EXCERPTED PASSAGE –
------------------------------------------------------------

South Africa ranked 52 on the list, keeping the spot it had the previous year, because its overall rule of law score decreased by less than 1%. In 2018, the country came in at 44th out of the 113 countries surveyed.

Denmark, Norway, and Finland were the top three performers overall, while Cambodia and Venezuela remained at the bottom.

Using national surveys of more than 138 000 households and 4 200 legal practitioners and other experts around the world, the index measures countries’ performance across eight factors: constraints on government powers, absence of corruption, open government, fundamental rights, order and security, regulatory enforcement, civil justice and criminal justice. 

Of 33 countries surveyed in the sub-Saharan Africa region, South Africa ranked fifth. 

Sub-Saharan Africa’s top performer in the index was Rwanda — which was 42nd out of 139 countries globally — followed by Namibia and Mauritius. 

South Africa’s history of how officials funnel state-owned money into their own pockets, resulting in investigations by the Hawks and Special Investigating Unit, might explain the country’s global rank of 65th out of 139 countries on corruption. 

Order and security continue to undermine South Africa’s global status — it ranks 118th, down from 2019 when it was 106th. A geat contributor to its poor standing on order and security this year could be the July riots in Gauteng and KwaZulu-Natal, when businesses were vandalised and looted. 

Worldwide, South Africa ranks 32nd for open government, 40th for constraints on government powers, 47th for civil justice and 53rd for criminal justice.

------------------------------------------------------------

DATA SHOWN –
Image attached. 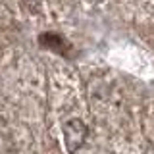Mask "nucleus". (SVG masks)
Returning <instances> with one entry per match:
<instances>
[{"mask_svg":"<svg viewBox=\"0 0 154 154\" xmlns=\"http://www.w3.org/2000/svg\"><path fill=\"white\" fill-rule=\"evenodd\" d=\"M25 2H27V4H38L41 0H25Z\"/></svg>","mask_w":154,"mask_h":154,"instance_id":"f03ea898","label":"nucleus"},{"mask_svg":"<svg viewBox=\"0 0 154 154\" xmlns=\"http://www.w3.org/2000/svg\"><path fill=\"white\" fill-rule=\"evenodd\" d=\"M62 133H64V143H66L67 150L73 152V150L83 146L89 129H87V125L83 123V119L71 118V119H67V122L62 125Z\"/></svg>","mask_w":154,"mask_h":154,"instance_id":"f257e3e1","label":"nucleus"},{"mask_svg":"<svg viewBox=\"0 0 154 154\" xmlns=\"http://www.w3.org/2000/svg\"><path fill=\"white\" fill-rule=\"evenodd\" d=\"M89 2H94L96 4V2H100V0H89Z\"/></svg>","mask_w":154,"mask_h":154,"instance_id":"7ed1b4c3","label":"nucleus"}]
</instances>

------------------------------------------------------------

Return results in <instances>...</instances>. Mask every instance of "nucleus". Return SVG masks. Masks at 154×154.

------------------------------------------------------------

PROBLEM SET –
**a)** Answer these questions from the text on South Africa's rule of law ranking:
(i) Which three countries were the top performers overall?
(ii) Among the 33 countries surveyed in the sub-Saharan Africa region, what position did South Africa hold?
(iii) What global rank did South Africa receive for order and security?
**b)** Resume the text on South Africa's rule of law ranking, starting after its final sentence.
The records bear no relation to the text on South Africa's rule of law ranking.

ANSWER LIST –
**a)**
(i) Denmark, Norway, and Finland.
(ii) Fifth.
(iii) 118th.

**b)**
But the country retains the top spot for open government in the sub-Saharan region, and second for fundamental rights. 

Globally, the index shows more countries declined than improved in overall rule of law performance for the fourth consecutive year.

The report said 74.2% of the 139 countries surveyed experienced declines in their rule of law performance — accounting for 84.7% of the global population, or roughly 6.5-billion people. 

“The declines were widespread and seen in all corners of the world. For the second year in a row, in every region, a majority of countries slipped backwards or remained unchanged in their overall rule of law performance,” the WJP said.

The country with the biggest decline in rule of law in the past year was Belarus, with -7.5%. 
Belarus made headlines in 2020 when violent protests erupted after disputed presidential elections, which saw President Alexander Lukashenko retain his hold on power since 1994. More recently Belarussian authorities announced a ban on some social media channels, claiming them to be “extremist”. Offenders risk being jailed for up to seven years.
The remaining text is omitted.